All dies führt  dazu, dass medizinische Fachkräfte abwandern und irgendwann ein nicht zu deckender Bedarf besteht. Natürlich gibt es immer Menschen, welche auch für 5 Euro pro Stunde arbeiten, aber irgendwann werden auch diese mitbekommen, dass man nicht von der Hand in den Mund leben kann.

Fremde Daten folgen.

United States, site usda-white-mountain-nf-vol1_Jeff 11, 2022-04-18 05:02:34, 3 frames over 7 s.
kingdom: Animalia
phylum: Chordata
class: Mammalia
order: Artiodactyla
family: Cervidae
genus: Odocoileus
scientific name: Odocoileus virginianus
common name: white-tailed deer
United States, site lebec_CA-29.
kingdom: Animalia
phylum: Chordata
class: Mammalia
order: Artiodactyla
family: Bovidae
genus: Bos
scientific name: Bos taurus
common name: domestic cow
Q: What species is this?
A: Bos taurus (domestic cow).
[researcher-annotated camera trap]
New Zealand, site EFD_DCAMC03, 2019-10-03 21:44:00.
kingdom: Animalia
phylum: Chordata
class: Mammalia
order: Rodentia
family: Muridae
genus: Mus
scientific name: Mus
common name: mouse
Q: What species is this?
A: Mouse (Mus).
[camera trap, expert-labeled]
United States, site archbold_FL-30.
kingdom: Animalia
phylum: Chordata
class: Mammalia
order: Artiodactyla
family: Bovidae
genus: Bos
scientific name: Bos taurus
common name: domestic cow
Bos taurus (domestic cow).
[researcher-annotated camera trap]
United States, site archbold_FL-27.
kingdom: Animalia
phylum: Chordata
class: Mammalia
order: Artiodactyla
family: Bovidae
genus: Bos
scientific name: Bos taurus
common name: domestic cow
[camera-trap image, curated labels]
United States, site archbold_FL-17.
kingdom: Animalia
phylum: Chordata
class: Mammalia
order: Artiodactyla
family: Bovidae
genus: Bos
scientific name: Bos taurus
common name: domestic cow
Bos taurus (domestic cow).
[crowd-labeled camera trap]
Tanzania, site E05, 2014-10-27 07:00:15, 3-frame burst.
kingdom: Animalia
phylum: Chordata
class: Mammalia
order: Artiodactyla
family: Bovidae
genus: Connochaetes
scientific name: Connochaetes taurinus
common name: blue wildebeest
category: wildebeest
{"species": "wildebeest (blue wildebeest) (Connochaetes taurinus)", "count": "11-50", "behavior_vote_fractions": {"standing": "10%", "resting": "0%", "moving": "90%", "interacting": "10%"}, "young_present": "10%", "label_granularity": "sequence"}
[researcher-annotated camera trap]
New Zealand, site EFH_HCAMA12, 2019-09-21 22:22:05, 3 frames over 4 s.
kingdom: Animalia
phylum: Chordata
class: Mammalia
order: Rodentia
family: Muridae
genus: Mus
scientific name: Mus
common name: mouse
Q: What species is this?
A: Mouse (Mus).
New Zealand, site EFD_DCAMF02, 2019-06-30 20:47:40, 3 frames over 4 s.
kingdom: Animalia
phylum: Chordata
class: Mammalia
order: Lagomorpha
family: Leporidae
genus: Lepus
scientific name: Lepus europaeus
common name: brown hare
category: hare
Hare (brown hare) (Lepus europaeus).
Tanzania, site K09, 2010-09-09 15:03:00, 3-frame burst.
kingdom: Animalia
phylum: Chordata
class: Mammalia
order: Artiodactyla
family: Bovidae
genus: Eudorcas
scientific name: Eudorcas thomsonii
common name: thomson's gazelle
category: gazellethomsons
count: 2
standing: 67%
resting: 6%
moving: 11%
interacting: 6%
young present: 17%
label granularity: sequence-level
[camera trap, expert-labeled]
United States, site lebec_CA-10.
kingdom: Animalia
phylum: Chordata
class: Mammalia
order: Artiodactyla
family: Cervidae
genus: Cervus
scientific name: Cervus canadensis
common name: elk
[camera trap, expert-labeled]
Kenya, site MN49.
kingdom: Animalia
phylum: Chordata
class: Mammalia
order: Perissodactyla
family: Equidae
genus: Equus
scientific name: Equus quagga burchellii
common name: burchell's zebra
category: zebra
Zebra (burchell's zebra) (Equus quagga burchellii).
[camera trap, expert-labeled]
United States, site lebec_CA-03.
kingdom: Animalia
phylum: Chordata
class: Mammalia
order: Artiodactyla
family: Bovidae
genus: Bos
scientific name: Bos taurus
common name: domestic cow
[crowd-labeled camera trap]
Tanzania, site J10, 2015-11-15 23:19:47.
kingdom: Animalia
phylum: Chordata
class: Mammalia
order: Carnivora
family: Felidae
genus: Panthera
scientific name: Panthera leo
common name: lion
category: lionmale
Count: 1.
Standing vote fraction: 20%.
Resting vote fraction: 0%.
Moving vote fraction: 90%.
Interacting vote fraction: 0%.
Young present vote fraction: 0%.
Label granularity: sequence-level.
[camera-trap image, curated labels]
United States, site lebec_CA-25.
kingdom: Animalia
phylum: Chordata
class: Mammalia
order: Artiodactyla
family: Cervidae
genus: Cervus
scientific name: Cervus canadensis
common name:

Man muss sich einmal überlegen, dass eine schulische Ausbildung wie die des Physiotherapeuten unentgeltlich ist und zum Teil sogar mit mehr als 6.500 Euro insgesamt finanziert werden muss, obwohl viele Kliniken und Einrichtungen ohne diese Praktikanten die therapeutische Betreuung nicht gewährleisten könnte. Als Dank für die Investition in die Ausbildung wird man mit einem Gehalt bestraft, welches einer dreijährigen Ausbildung in keinster Weise entspricht. Zusätzlich müssen bestimmte Weiterbildungen absolviert werden um im Beruf zu bleiben bzw. diesen erst einmal antreten zu können. So ist es heutzutage fast ein Muss knapp 1.300€ unmittelbar nach der Ausbildung zu investieren um die vierwöchige Weiterbildung „Manuelle Lymphdrainage“  absolvieren zu können. Diese steht als Voraussetzung in nahezu allen Stellenangeboten.  In den neuen Bundesländern zahlt diese Weiterbildung regelmäßig die Agentur für Arbeit, was immer noch paradox ist, denn man wollte doch mit jenen nichts mehr zu tun haben?! Die meisten Arbeitgeber hier berufen sich bei Bewerbungsgesprächen darauf und verneinen jede Zuwendung für diese Weiterbildung. Im Gegensatz dazu hörte ich von ehemaligen Mitschülern, welche den Schritt in die alten Bundesländer gewagt  haben, dass deren neue Arbeitgeber nicht nur diese, sondern auch zahlreiche weitere Weiterbildungen finanzieren, bei vollem Lohnausgleich auch während der Weiterbildung. Hier sehe ich die Arbeitgeber im Osten wieder in der Pflicht. Erst in diesem Jahr traf ich eine Kollegin auf der Messe in Leipzig, welche von Ihrem Arbeitgeber in Frankfurt Reiskosten und Kongressgebühren bezahlt bekommen hat, damit sie sich  Mitarbeiterin fortbildet. Ein solches Verhalten ist mir während meiner Recherche erstmals bekannt geworden und der Wunsch, dass man solch spendable Arbeitgeber öfter trifft, gewachsen.
Obwohl ich schon immer Medizin studieren wollte und diesen Traum auch aktuell leben darf, habe ich die Arbeit als Therapeut immer genossen. Wenn der finanzielle Ausgleich noch gestimmt hätte, hätte lediglich mein Traum zwischen mir und der Physiotherapie gestanden.